Recipe courtesy of Eric Warren
Poached Eggs
- Level: Intermediate
- Yield: 1 serving
-
- Nutritional Analysis
- Per Serving
- Serving Size
- 1 of 1 servings
- Calories
- 793
- Total Fat
- 52
- Saturated Fat
- 13
- Carbohydrates
- 39
- Dietary Fiber
- 5
- Sugar
- 4
- Protein
- 41
- Cholesterol
- 603
- Sodium
- 1315
- Total: 15 min
- Prep: 5 min
- Cook: 10 min
Ingredients
2 tablespoons extra-virgin olive oil
1/2 yellow bell pepper, thinly sliced
1/2 red bell pepper, thinly sliced
1 English muffin
2 tablespoons white vinegar
3 large eggs
2 slices cooked ham
2 tablespoons grated Parmesan
Directions
- Preheat the broiler.
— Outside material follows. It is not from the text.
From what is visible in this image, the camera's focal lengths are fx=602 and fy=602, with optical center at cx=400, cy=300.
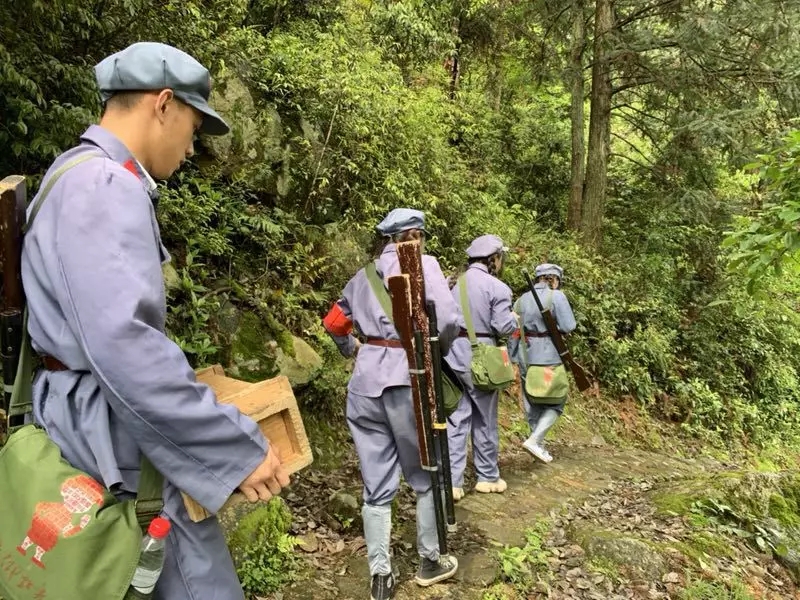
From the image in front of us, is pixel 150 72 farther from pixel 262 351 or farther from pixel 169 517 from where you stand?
pixel 262 351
Heat 1 tablespoon olive oil in a medium skillet over medium heat and cook the peppers until soft, about 5 minutes; set aside and keep warm.
- Split the English muffin and brush the cut sides with some of the remaining olive oil. Toast lightly under the broiler and keep warm.
- Bring 2-inches of water to a boil in a large skillet and add the vinegar. Reduce the water to a simmer and gently break the eggs into the water. Cook until the whites are set and feel firm, about 3 minutes. Meanwhile, put the toasted English muffins on a plate and top them with the ham. Remove the eggs with a slotted spoon and place them onto the ham. Add the cooked peppers and sprinkle over the Parmesan. Now that's a Poached Egg!!